(Beginning of TEXT UNDER STUDY)
After Johnson & Johnson hit a setback in a high-profile talcum powder case back in 2019, the company vowed to appeal. Now, that strategy has paid off.
Tuesday, the appellate branch of the New York Supreme Court reversed an earlier decision in favor of plaintiff Donna Olson, who claimed her lifelong use of J&J’s talc caused her to develop mesothelioma. With a win in hand, J&J is also off the hook to pay Olson damages of $120 million, a figure that was reduced from an original award of $325 million.
At trial, the plaintiffs failed "to establish sufficient exposure to a substance to cause the claimed adverse health effect,” the appellate court said in its decision. To prove in court that a toxin like asbestos caused a person’s mesothelioma, plaintiffs need to present expert testimony that provides “a scientific expression of the level of exposure to toxins in defendant’s products that was sufficient to have caused the disease,” the court added.
Olson’s medical expert never met that standard, the court said.
(End of TEXT UNDER STUDY)
— TASK REQUIREMENTS —
A. Decide whether each statement agrees with the talc appeal article, answering yes or no and quoting the words from the article that settle it: (i) the original award to Olson was $325 million; (ii) the appellate court upheld the earlier decision for Olson; (iii) the court found that Olson's medical expert met the required standard.
B. Please quote the talc appeal article word for word. Begin at the words "After Johnson &", and stop after "of $325 million.".
C. Name every person, company, and court that the talc appeal article mentions, listing each one once.
The items are separate material, unconnected to the talc appeal article.
(Beginning of DATA SHOWN)
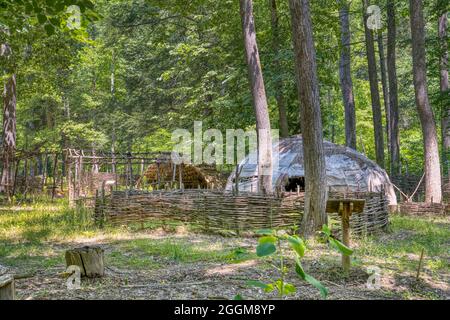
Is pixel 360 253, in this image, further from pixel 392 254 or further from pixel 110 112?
pixel 110 112

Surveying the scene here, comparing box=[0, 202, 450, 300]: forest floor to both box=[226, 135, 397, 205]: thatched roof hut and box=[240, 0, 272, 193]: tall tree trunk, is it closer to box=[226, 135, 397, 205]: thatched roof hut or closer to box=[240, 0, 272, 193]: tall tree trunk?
box=[240, 0, 272, 193]: tall tree trunk

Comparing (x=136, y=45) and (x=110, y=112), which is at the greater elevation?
(x=136, y=45)

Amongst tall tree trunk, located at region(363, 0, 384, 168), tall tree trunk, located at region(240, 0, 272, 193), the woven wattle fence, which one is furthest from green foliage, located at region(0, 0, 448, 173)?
the woven wattle fence

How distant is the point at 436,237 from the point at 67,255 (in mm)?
7198

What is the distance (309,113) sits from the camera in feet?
28.6

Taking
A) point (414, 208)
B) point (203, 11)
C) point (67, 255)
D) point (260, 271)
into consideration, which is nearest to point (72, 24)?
point (67, 255)

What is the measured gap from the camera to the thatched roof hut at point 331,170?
14.4 meters

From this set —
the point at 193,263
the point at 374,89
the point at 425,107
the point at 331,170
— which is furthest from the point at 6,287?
the point at 374,89

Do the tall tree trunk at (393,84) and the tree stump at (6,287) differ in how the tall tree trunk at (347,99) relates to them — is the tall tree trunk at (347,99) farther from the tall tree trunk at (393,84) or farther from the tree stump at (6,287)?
the tree stump at (6,287)

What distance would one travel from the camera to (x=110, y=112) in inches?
1155

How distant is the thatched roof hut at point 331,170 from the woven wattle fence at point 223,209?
9.55 ft

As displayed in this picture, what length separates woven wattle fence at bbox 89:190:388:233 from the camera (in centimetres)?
1041

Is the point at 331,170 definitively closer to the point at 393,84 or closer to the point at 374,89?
the point at 374,89

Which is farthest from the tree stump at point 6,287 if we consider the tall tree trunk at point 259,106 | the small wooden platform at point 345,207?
the tall tree trunk at point 259,106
(End of DATA SHOWN)
— EXPECTED RESULTS —
A.
(i) Yes: "a figure that was reduced from an original award of $325 million"
(ii) No: "reversed an earlier decision in favor of plaintiff Donna Olson"
(iii) No: "Olson’s medical expert never met that standard"

B.
After Johnson & Johnson hit a setback in a high-profile talcum powder case back in 2019, the company vowed to appeal. Now, that strategy has paid off.
Tuesday, the appellate branch of the New York Supreme Court reversed an earlier decision in favor of plaintiff Donna Olson, who claimed her lifelong use of J&J’s talc caused her to develop mesothelioma. With a win in hand, J&J is also off the hook to pay Olson damages of $120 million, a figure that was reduced from an original award of $325 million.

C. Johnson & Johnson (J&J); Donna Olson; the New York Supreme Court (its appellate branch)